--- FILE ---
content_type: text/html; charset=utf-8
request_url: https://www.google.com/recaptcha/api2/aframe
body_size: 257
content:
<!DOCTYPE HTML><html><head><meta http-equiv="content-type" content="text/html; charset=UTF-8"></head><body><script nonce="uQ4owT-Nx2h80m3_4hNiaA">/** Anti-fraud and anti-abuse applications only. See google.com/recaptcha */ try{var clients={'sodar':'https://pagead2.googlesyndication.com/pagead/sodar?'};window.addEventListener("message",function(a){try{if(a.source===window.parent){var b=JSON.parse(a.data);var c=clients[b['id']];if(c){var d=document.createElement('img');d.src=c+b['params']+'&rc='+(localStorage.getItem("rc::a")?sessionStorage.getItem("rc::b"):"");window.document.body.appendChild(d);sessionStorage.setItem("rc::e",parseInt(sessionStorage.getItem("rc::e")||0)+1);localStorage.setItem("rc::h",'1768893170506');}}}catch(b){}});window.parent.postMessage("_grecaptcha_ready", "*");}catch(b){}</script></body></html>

———

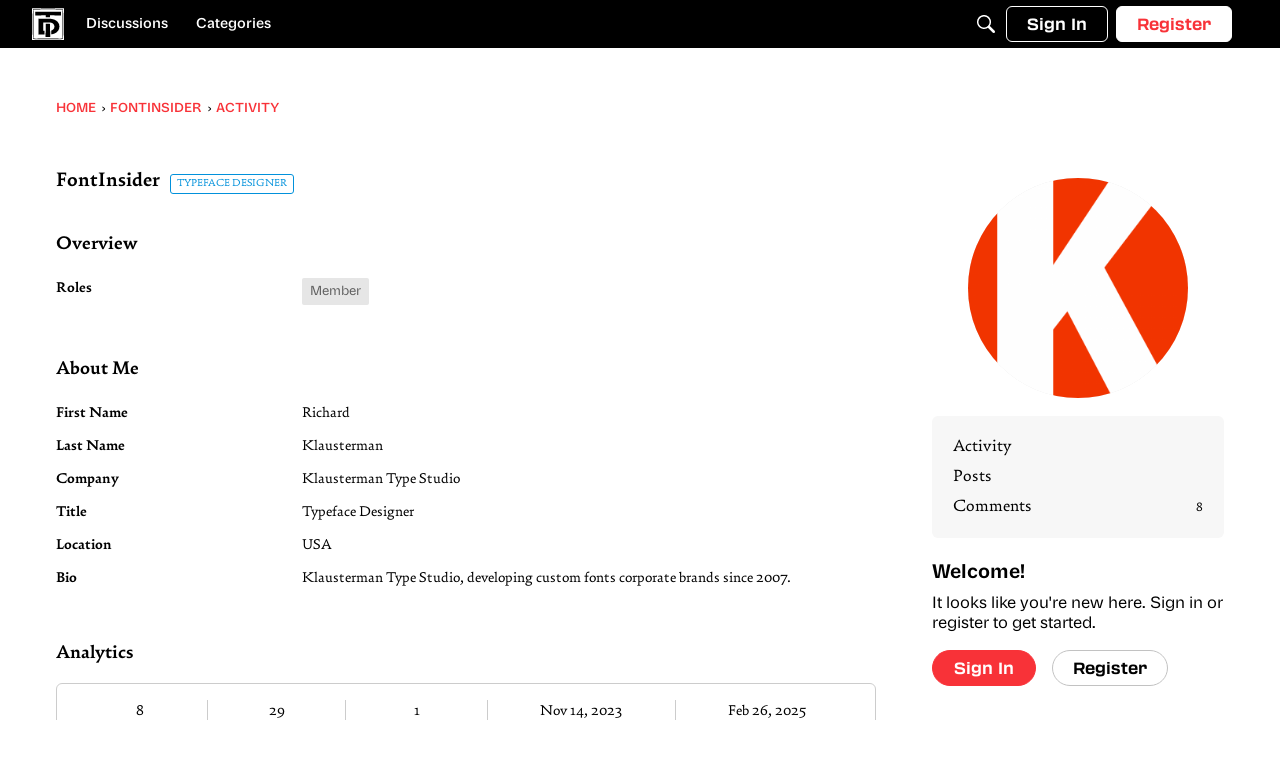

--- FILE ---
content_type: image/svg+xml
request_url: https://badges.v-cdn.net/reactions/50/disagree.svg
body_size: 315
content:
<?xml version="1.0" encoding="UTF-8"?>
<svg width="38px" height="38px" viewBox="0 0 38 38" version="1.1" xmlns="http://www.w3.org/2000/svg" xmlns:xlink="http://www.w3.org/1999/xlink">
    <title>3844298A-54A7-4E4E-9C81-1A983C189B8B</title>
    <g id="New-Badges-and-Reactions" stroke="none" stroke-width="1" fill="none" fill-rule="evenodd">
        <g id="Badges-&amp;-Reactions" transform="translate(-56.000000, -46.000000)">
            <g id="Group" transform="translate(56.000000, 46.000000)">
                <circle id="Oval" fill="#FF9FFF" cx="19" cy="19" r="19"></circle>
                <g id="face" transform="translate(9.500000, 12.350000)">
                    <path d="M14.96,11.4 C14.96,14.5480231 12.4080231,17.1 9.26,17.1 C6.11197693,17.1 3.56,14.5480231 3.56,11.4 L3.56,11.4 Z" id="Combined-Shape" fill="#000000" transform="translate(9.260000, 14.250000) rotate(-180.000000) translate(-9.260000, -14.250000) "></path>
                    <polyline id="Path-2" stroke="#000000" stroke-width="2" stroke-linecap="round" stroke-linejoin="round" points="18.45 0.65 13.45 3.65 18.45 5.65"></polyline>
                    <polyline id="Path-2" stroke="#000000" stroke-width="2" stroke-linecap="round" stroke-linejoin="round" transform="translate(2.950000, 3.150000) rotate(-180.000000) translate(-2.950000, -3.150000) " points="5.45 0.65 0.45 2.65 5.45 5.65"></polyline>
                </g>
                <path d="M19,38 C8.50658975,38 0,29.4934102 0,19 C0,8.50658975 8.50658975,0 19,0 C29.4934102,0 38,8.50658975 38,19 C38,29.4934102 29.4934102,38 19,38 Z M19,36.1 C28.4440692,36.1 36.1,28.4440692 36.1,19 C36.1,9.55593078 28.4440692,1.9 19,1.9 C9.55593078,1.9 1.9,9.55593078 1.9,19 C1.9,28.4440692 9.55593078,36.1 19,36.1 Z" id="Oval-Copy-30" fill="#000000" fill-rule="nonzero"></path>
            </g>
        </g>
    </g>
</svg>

———

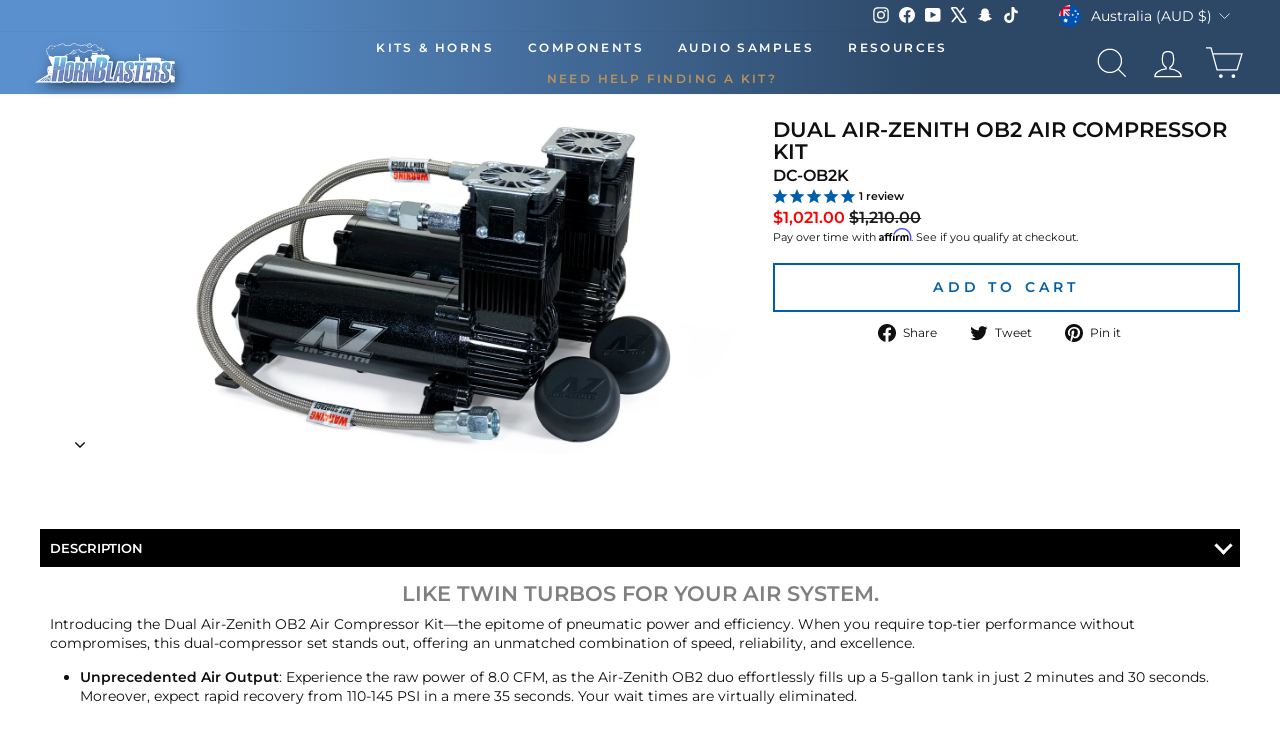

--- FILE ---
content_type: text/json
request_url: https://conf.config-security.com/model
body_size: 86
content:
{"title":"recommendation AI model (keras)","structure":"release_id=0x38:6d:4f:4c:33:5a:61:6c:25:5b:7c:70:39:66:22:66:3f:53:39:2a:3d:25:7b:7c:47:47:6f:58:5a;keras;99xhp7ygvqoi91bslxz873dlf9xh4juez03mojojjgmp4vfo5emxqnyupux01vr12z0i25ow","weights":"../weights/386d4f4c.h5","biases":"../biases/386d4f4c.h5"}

———

Your answer should be the lines of the records that hold the string "polyline".

* Solution for this exercise
                    <polyline id="Path-2" stroke="#000000" stroke-width="2" stroke-linecap="round" stroke-linejoin="round" points="18.45 0.65 13.45 3.65 18.45 5.65"></polyline>
                    <polyline id="Path-2" stroke="#000000" stroke-width="2" stroke-linecap="round" stroke-linejoin="round" transform="translate(2.950000, 3.150000) rotate(-180.000000) translate(-2.950000, -3.150000) " points="5.45 0.65 0.45 2.65 5.45 5.65"></polyline>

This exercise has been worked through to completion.